### DATA SUPPLIED

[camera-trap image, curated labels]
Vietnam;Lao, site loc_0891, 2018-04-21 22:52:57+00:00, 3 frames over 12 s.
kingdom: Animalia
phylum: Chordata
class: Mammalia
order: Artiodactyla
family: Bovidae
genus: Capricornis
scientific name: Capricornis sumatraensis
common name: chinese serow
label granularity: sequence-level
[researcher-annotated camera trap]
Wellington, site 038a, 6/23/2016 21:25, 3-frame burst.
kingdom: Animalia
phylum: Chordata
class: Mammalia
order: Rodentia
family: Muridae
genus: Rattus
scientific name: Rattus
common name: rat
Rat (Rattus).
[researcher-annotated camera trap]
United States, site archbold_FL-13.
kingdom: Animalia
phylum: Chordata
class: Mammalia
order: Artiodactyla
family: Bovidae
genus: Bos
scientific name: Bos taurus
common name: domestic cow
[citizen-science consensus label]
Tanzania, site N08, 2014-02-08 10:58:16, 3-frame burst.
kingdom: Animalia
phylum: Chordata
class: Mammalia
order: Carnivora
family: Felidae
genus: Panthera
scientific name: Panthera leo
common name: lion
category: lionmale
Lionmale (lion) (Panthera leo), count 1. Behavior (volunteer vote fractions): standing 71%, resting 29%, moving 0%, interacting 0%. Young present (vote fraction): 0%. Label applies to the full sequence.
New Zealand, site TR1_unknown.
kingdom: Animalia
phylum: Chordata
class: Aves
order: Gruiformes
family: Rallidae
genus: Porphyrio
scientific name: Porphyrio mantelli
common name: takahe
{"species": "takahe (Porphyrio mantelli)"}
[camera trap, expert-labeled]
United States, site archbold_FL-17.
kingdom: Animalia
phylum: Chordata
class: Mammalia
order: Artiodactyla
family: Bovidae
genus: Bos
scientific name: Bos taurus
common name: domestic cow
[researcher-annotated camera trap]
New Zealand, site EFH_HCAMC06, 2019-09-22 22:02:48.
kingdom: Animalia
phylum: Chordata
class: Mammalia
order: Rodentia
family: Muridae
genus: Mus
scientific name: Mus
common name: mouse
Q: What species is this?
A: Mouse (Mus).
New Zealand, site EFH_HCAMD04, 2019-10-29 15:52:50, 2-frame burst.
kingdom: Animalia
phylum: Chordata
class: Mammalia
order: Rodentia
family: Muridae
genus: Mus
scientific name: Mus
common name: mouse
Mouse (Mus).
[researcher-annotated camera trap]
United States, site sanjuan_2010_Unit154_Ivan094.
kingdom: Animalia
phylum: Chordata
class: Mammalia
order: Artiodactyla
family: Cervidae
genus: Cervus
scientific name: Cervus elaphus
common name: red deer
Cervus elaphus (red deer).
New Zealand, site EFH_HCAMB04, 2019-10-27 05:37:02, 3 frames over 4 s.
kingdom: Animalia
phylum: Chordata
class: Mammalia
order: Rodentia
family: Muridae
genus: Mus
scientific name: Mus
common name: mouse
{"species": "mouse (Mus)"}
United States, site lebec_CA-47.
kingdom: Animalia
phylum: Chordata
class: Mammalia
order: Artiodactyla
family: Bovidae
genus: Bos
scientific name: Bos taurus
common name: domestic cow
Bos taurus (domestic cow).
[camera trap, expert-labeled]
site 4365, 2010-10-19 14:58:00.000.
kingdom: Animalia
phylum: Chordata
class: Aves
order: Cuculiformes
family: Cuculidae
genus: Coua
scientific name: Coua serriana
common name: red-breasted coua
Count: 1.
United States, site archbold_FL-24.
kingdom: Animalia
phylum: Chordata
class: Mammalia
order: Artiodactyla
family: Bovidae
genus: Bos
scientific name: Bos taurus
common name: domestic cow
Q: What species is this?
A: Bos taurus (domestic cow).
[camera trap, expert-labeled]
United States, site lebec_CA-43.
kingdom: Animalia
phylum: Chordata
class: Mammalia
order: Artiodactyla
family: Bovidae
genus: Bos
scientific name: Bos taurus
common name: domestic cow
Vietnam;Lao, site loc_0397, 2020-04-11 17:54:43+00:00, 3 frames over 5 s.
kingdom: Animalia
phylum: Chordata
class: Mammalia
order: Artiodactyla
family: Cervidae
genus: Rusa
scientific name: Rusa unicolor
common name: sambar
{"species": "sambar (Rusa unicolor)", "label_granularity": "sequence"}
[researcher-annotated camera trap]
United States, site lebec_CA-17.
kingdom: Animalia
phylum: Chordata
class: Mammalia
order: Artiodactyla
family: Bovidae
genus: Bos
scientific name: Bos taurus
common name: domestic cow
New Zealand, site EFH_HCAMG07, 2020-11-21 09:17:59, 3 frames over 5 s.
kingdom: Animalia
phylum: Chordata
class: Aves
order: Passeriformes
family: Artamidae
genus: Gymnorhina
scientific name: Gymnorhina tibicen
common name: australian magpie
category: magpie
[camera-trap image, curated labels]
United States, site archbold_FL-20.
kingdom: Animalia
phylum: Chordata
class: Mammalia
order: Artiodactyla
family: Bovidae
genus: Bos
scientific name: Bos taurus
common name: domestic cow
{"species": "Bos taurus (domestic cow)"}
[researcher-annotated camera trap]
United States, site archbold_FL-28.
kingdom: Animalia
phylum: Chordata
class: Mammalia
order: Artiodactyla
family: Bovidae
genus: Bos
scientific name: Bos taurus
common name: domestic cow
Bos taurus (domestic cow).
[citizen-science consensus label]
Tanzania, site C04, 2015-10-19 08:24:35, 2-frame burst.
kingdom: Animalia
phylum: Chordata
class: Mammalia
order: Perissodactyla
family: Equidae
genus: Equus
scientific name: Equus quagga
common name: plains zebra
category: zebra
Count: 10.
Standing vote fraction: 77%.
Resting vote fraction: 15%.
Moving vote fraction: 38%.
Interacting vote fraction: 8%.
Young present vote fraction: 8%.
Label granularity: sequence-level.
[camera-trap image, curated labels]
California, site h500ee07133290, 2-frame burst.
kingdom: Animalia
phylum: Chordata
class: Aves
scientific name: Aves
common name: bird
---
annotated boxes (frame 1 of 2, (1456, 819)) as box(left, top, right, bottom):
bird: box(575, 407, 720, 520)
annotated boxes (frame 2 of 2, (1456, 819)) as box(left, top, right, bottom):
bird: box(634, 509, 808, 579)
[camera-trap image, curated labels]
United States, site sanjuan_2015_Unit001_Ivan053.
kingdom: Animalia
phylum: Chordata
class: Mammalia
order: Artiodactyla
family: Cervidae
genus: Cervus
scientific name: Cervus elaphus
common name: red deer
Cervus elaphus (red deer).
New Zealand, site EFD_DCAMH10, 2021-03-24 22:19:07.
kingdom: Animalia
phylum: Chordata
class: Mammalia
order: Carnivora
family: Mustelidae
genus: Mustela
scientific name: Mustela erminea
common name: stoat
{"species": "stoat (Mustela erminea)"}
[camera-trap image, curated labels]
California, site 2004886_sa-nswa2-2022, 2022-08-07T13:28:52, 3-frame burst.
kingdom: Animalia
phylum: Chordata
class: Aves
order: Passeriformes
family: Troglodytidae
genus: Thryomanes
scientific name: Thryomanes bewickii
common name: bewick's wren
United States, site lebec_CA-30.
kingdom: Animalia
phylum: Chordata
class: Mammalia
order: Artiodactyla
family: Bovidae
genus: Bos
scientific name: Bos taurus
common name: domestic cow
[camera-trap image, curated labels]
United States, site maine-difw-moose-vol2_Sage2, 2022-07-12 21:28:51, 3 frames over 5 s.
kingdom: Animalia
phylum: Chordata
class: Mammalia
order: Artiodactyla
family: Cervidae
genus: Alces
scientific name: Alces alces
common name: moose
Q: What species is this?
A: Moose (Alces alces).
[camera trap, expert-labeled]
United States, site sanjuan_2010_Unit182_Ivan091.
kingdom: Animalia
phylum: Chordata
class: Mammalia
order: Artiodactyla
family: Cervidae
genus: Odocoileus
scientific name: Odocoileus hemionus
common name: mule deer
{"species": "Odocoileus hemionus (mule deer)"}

### INSTRUCTIONS TO FOLLOW
Could you restate word for word the lines above, from the one that contains "genus: Gymnorhina" through the one that contains "order: Perissodactyla", and no others?

### EXERCISE RESULT
genus: Gymnorhina
scientific name: Gymnorhina tibicen
common name: australian magpie
category: magpie
[camera-trap image, curated labels]
United States, site archbold_FL-20.
kingdom: Animalia
phylum: Chordata
class: Mammalia
order: Artiodactyla
family: Bovidae
genus: Bos
scientific name: Bos taurus
common name: domestic cow
{"species": "Bos taurus (domestic cow)"}
[researcher-annotated camera trap]
United States, site archbold_FL-28.
kingdom: Animalia
phylum: Chordata
class: Mammalia
order: Artiodactyla
family: Bovidae
genus: Bos
scientific name: Bos taurus
common name: domestic cow
Bos taurus (domestic cow).
[citizen-science consensus label]
Tanzania, site C04, 2015-10-19 08:24:35, 2-frame burst.
kingdom: Animalia
phylum: Chordata
class: Mammalia
order: Perissodactyla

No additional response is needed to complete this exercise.